“Rooms”
Short on lines, long on ambiguity, “Rooms” is about precisely that…to a point. The speaker recalls rooms in Paris and Geneva that “had their part / In the steady slowing down of the heart.” The allusion to slow death takes on a seemingly literal aspect with a reference to a room where the speaker and another lie dead.
“The Farmer’s Bride”
The farmer is the narrator of this dramatic monologue which recounts his marriage to maid “too young maybe” which began to fall apart almost immediately. The farmer indicates that his wife was afraid of his sexual advances and before too long she is running away from their home. Running away more than once, in fact, to the point that he has to lock her in. By the end she sleeps alone in the attic, leaving him sexually frustrated.
“June, 1915”
Summer springs not brightness and joy to the speaker in this poem, but melancholic pondering. The poem begins by asking who thinks of the first rose to appear in June this year when all the nations of Europe were at war with each other. An innocent child might, but to adults, June 1915 brings to mind not a beautiful field of roses, but a battlefield of a broken world.
“A Quoi Bon Dire”
The speaker, addressing either an actual person or the memory of that person, reminds the unidentified other that seventeen years ago something that sounded goodbye was said an in the interim everyone but the speaker has come to assume the other person is dead. The second stanza is admission of growing old and looking old to everyone but this mysterious other person. The third stanza begins with an image of a young boy and girl kissing and swearing they will never love another while
“While over there
You will have smiled, I shall have tossed your hair”
“Fin de Fête”
This poem and the one just mentioned have more in common than simply bearing titles in French. Both feature a speaker addressing a significant but unidentified other person. Both commence with a stanza from the future point in time looking back to the past. Both feature ambiguous and mysterious references to events in the past which still cling to the consciousness of the speaker. And the final stanza here also features a commingling of the past and present and lyrical ending which brings both characters together again if only as a memory.
“The Trees are Down”
Unlike most of Mew’s poetry, this one directly references its inspiration: the decision to saw down trees at Euston Square Garden during the 1920’s. The emotional impact upon the poet of this wanton destruction of natural beauty is made immediately apparent in the opening line:
“They are cutting down the great plane-trees at the end of the gardens”

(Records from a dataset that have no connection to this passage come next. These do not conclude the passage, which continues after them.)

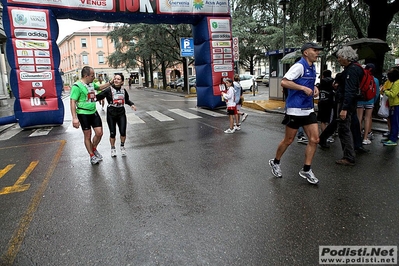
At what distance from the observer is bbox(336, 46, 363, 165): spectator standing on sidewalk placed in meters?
4.98

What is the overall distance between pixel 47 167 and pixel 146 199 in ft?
9.05

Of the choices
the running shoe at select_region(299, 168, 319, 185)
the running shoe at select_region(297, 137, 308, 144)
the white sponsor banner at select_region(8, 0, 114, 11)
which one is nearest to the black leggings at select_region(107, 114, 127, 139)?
the running shoe at select_region(299, 168, 319, 185)

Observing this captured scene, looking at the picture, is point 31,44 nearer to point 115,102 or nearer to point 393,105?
point 115,102

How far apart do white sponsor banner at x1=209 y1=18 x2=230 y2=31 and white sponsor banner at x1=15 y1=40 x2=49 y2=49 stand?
6646 mm

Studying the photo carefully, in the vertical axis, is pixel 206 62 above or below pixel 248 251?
above

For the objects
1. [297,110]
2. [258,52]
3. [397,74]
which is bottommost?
[297,110]

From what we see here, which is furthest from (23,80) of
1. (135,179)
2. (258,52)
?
(258,52)

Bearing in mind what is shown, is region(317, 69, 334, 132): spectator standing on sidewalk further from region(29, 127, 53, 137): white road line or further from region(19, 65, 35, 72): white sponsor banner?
region(19, 65, 35, 72): white sponsor banner

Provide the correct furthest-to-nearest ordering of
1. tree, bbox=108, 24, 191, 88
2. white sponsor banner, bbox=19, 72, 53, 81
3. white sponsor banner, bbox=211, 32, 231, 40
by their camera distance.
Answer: tree, bbox=108, 24, 191, 88 → white sponsor banner, bbox=211, 32, 231, 40 → white sponsor banner, bbox=19, 72, 53, 81

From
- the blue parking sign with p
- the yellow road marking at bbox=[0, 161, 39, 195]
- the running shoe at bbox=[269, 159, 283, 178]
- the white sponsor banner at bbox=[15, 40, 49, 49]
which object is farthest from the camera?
the blue parking sign with p

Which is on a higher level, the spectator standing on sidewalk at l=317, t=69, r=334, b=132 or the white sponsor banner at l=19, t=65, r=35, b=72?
the white sponsor banner at l=19, t=65, r=35, b=72

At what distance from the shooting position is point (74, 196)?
14.0 ft

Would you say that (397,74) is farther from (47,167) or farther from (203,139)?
(47,167)

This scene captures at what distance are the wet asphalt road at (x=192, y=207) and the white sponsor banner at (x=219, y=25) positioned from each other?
330 inches
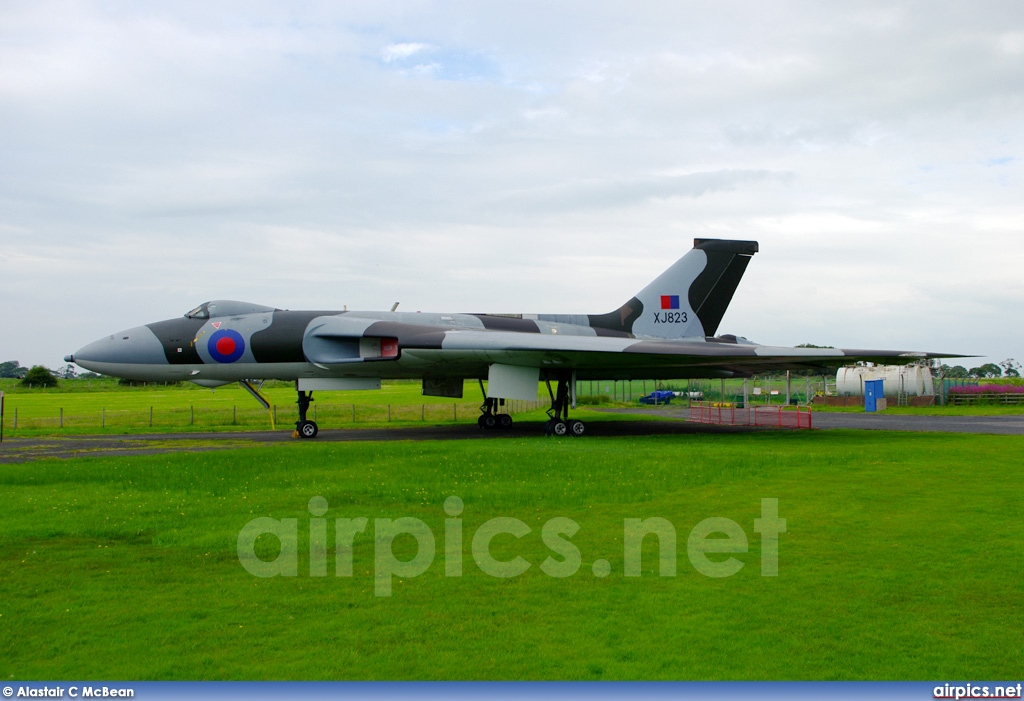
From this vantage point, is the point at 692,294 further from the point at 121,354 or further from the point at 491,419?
the point at 121,354

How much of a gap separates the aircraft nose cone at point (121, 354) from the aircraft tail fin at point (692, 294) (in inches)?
470

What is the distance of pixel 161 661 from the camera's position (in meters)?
4.31

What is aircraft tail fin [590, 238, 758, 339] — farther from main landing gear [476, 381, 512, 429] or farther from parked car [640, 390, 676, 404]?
parked car [640, 390, 676, 404]

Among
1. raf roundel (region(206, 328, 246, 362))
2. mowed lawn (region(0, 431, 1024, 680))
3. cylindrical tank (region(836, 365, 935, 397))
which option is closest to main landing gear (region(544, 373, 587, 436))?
raf roundel (region(206, 328, 246, 362))

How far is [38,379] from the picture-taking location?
7338cm

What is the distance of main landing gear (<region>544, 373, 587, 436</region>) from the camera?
20203 millimetres

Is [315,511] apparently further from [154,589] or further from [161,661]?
[161,661]

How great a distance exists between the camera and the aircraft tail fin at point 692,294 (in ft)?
75.4

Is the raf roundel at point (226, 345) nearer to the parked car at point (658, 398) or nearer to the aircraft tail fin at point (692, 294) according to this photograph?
the aircraft tail fin at point (692, 294)

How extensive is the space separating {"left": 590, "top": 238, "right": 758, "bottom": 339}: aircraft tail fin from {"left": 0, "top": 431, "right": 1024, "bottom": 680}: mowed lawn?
12.6m

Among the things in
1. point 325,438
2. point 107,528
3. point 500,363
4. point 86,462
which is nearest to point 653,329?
point 500,363

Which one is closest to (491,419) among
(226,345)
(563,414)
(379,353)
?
(563,414)

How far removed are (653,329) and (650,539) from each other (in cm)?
1666

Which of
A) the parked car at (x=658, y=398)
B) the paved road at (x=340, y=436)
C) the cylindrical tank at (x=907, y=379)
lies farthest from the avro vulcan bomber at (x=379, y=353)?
the parked car at (x=658, y=398)
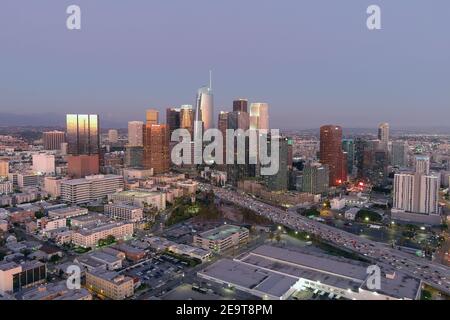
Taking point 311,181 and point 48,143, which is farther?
point 48,143

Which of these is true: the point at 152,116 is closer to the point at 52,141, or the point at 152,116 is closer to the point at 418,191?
the point at 52,141

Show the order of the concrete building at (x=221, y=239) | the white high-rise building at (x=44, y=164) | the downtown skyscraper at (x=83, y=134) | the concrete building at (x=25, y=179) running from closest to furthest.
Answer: the concrete building at (x=221, y=239)
the concrete building at (x=25, y=179)
the white high-rise building at (x=44, y=164)
the downtown skyscraper at (x=83, y=134)

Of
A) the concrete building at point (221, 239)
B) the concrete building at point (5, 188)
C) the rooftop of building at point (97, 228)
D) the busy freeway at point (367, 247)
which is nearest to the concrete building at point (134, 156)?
the concrete building at point (5, 188)

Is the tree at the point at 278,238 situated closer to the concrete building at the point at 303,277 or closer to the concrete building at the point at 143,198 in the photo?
the concrete building at the point at 303,277

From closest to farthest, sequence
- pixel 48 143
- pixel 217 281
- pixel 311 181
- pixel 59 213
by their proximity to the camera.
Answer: pixel 217 281 → pixel 59 213 → pixel 311 181 → pixel 48 143

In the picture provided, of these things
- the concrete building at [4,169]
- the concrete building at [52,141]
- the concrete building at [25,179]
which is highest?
the concrete building at [52,141]
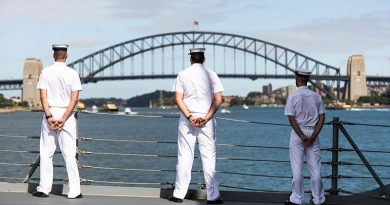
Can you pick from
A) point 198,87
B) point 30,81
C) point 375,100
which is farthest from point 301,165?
point 375,100

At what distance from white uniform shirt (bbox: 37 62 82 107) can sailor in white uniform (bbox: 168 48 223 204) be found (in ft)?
Result: 3.11

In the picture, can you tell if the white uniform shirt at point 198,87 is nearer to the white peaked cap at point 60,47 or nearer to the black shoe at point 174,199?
the black shoe at point 174,199

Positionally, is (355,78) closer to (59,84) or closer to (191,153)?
(191,153)

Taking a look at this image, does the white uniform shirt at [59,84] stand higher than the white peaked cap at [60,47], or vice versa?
the white peaked cap at [60,47]

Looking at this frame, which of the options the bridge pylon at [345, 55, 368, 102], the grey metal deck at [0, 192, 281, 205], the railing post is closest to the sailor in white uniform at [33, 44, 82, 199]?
the grey metal deck at [0, 192, 281, 205]

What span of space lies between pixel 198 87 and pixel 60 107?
1.27 metres

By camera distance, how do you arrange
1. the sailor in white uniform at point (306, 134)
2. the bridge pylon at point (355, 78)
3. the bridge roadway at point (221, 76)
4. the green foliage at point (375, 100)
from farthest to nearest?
the green foliage at point (375, 100), the bridge pylon at point (355, 78), the bridge roadway at point (221, 76), the sailor in white uniform at point (306, 134)

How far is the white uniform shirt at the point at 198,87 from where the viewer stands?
6355mm

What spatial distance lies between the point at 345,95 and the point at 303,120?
144 meters

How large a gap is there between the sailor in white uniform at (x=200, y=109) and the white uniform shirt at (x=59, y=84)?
949 millimetres

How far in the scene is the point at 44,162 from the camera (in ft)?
21.7

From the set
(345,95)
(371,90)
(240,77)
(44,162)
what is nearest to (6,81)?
(240,77)

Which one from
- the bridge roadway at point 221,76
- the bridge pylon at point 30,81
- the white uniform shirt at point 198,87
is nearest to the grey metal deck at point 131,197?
the white uniform shirt at point 198,87

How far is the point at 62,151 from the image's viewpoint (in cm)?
656
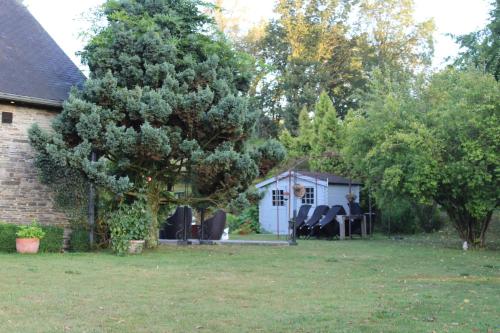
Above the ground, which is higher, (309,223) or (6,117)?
(6,117)

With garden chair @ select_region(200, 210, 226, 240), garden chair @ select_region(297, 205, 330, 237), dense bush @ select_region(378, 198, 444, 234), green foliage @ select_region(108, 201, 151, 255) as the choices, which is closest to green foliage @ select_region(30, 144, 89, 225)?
green foliage @ select_region(108, 201, 151, 255)

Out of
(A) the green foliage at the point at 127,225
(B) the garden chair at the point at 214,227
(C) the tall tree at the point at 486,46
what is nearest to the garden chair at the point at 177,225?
(B) the garden chair at the point at 214,227

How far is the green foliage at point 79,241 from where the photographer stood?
15258 millimetres

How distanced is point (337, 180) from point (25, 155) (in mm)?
14338

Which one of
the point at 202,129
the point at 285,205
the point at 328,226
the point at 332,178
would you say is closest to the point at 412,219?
the point at 332,178

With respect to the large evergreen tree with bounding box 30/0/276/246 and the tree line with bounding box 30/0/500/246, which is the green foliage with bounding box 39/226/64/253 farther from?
the large evergreen tree with bounding box 30/0/276/246

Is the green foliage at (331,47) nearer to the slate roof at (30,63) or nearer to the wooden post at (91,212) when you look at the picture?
the slate roof at (30,63)

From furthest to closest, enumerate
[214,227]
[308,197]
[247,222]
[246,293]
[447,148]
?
[247,222], [308,197], [214,227], [447,148], [246,293]

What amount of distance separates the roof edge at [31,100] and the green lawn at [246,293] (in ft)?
13.2

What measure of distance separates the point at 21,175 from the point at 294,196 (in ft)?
41.0

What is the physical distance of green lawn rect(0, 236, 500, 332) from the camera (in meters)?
6.24

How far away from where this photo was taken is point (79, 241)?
50.1 feet

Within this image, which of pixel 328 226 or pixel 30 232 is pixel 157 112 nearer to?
pixel 30 232

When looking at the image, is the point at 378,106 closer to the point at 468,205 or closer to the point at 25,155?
the point at 468,205
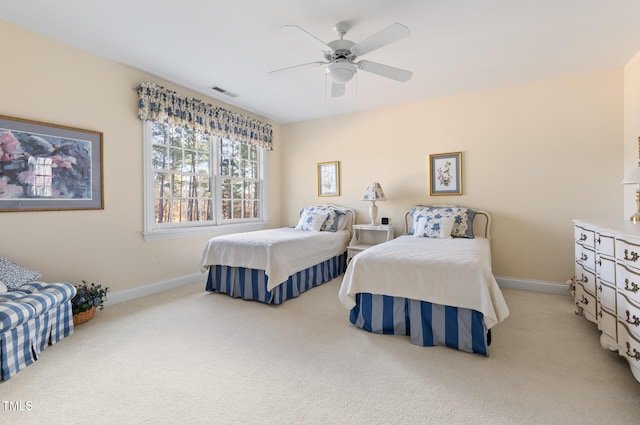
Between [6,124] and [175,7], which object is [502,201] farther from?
[6,124]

From there the poem describes the sounds of the project fade into a memory the speaker infuses with symbolism: coming across a dead rat on a muddy drive and thinking that even something as far from beautiful as rats deserve a chance to live.
“I So Liked Spring”
This poem is a return to the lyrical nature of verse as ambiguous in meaning with one huge distinction: the meaning here is anything but ambiguous. In the poem’s eight lines separated into distinct and oppositional stanzas, Mew creates one of her most accessible poems of romance gone sour. Stanza one is a confession to why she so liked spring last year: because yet another unidentified “other” was with her allowing her to enjoy the other person’s enjoying the sound of thrushes. This spring will be enjoyed on its own account because the other person is not there this time around.